Stored data entries
# # # # # # #
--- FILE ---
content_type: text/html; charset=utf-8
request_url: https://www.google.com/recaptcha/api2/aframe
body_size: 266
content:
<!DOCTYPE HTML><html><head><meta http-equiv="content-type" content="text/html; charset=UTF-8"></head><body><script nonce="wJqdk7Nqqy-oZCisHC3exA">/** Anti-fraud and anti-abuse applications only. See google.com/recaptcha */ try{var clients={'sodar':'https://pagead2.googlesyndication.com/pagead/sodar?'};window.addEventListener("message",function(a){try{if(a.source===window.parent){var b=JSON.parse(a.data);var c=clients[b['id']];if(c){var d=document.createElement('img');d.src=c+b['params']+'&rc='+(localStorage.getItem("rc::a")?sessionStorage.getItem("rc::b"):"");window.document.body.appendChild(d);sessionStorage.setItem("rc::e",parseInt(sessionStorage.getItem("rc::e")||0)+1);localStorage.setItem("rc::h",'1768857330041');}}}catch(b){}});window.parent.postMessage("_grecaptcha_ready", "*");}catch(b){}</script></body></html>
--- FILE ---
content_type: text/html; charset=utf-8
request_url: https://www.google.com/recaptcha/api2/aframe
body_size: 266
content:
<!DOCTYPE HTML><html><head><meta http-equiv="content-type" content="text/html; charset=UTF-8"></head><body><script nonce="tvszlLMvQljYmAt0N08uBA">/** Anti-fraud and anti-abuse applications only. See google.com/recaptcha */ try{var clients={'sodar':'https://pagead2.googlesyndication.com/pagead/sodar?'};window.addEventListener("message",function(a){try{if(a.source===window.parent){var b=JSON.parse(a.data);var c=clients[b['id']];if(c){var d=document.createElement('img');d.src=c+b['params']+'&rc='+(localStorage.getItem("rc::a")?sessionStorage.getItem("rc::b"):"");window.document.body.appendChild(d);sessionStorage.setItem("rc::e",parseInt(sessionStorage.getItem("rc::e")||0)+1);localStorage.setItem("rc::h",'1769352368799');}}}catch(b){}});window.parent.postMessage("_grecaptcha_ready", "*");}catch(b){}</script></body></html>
# # # # # # #
When a line contains the string "addEventListener", copy it from the records.

<!DOCTYPE HTML><html><head><meta http-equiv="content-type" content="text/html; charset=UTF-8"></head><body><script nonce="wJqdk7Nqqy-oZCisHC3exA">/** Anti-fraud and anti-abuse applications only. See google.com/recaptcha */ try{var clients={'sodar':'https://pagead2.googlesyndication.com/pagead/sodar?'};window.addEventListener("message",function(a){try{if(a.source===window.parent){var b=JSON.parse(a.data);var c=clients[b['id']];if(c){var d=document.createElement('img');d.src=c+b['params']+'&rc='+(localStorage.getItem("rc::a")?sessionStorage.getItem("rc::b"):"");window.document.body.appendChild(d);sessionStorage.setItem("rc::e",parseInt(sessionStorage.getItem("rc::e")||0)+1);localStorage.setItem("rc::h",'1768857330041');}}}catch(b){}});window.parent.postMessage("_grecaptcha_ready", "*");}catch(b){}</script></body></html>
<!DOCTYPE HTML><html><head><meta http-equiv="content-type" content="text/html; charset=UTF-8"></head><body><script nonce="tvszlLMvQljYmAt0N08uBA">/** Anti-fraud and anti-abuse applications only. See google.com/recaptcha */ try{var clients={'sodar':'https://pagead2.googlesyndication.com/pagead/sodar?'};window.addEventListener("message",function(a){try{if(a.source===window.parent){var b=JSON.parse(a.data);var c=clients[b['id']];if(c){var d=document.createElement('img');d.src=c+b['params']+'&rc='+(localStorage.getItem("rc::a")?sessionStorage.getItem("rc::b"):"");window.document.body.appendChild(d);sessionStorage.setItem("rc::e",parseInt(sessionStorage.getItem("rc::e")||0)+1);localStorage.setItem("rc::h",'1769352368799');}}}catch(b){}});window.parent.postMessage("_grecaptcha_ready", "*");}catch(b){}</script></body></html>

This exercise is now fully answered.